Still, the bigger question remains: does inflammation also play a role in depression that is triggered by more familiar messy circumstances like bereavement, divorce, trauma and persistent stress?

To settle that question, neurobiologists will have to learn more about how inflammatory cytokines interact with mood-altering neurotransmitters and hormones. So far, there are tantalizing hints that the cytokines could alter those chemicals enough to help tip vulnerable minds over the edge (see "How can the body's immune system cause depression?" p 36). But the puzzle is complex and incomplete.

Another question is whether the link with inflammation is evidence of something more disturbing--namely, that clinical depression is really caused by some sort of mysterious infectious agent. To be fair, viruses can cause inflammation, and a few years ago German researchers thought they had found one that might trigger depression--a Borna virus that normally infects the nervous systems of horses and sheep (New Scientist, 27 July, 1996, p 14). But the excitement evaporated as others failed to repeat the German results, and today there is no evidence that you can "catch" depression.

Of course for people with depression, the most pressing issue is better treatments. One option is to try tackling depression with anti-inflammatory drugs. There is no evidence that familiar anti-inflammatories such as ibuprofen would help. But St John's Wort, which many people take to combat symptoms of depression, is also an anti- inflammatory. And over in Bordeaux, Dantzer says there have been rumors that certain drugs that block inflammatory cytokines significantly lift people's mood. For example, an antibody called infliximab, designed to ease joint pain in patients with rheumatoid arthritis, is rumored to induce a feeling of well-being even before the inflammation has begun to subside.

At least one rheumatology expert emphatically endorses that claim. "I have been consistently struck by the comments of patients on an enhanced sense of well-being ever since we treated the first patients," says Ravinder Maini, at the Kennedy Institute of Rheumatology in London. Anecdotes aside, at least one rheumatoid arthritis trial found patients scored higher on "vitality" and "social functioning" after taking this type of drug (The New England Journal of Medicine, vol 343, p 1594).

§ Requirement: List every circumstance that the excerpt on inflammation and depression names as a familiar trigger of depression. The items have no connection to the excerpt on inflammation and depression.

§ Supplied information:
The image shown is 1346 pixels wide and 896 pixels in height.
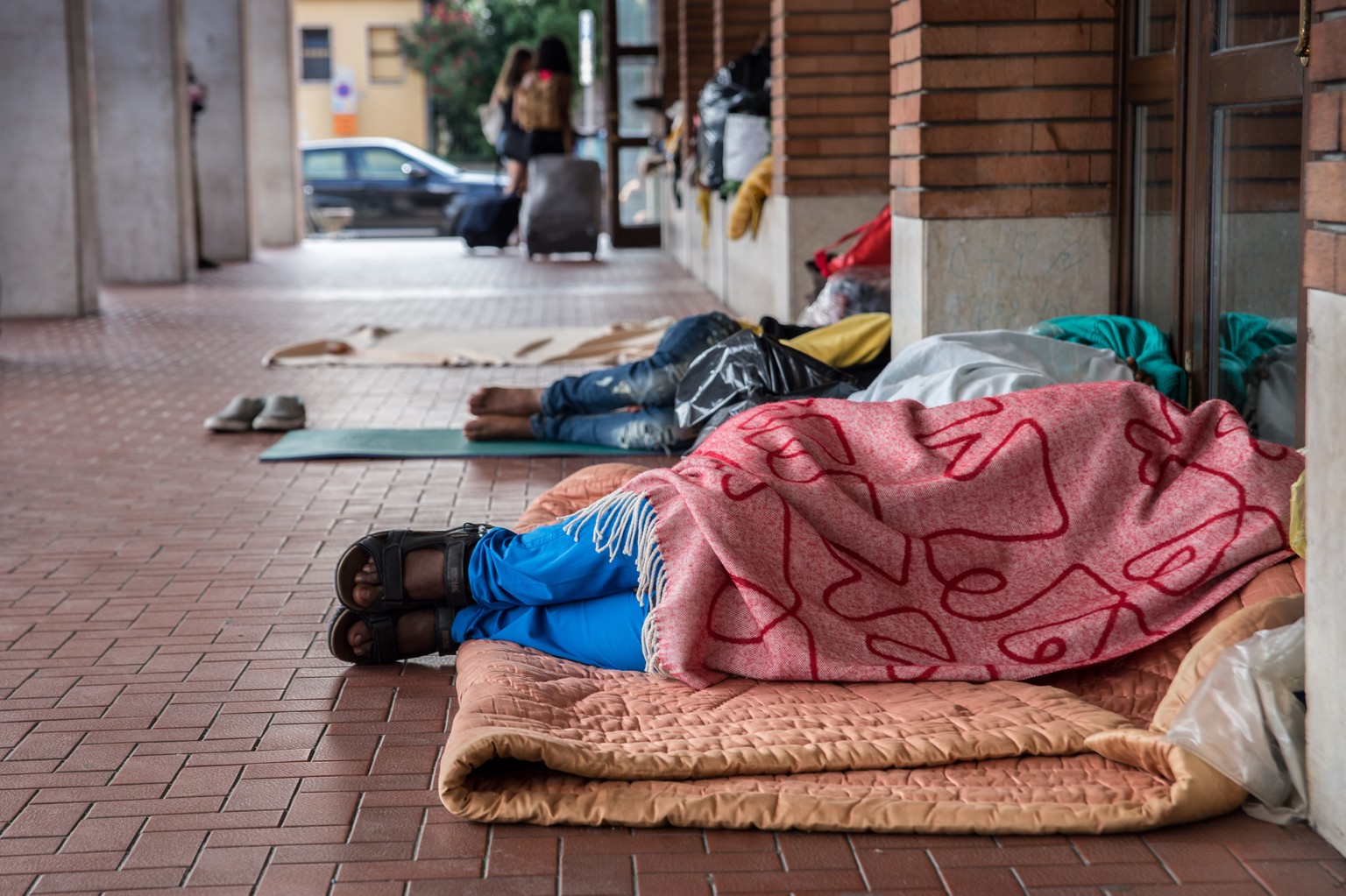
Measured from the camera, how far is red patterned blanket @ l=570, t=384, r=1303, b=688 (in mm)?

* * *

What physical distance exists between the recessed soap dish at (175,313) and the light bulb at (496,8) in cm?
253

§ The completed task: Bereavement, divorce, trauma, persistent stress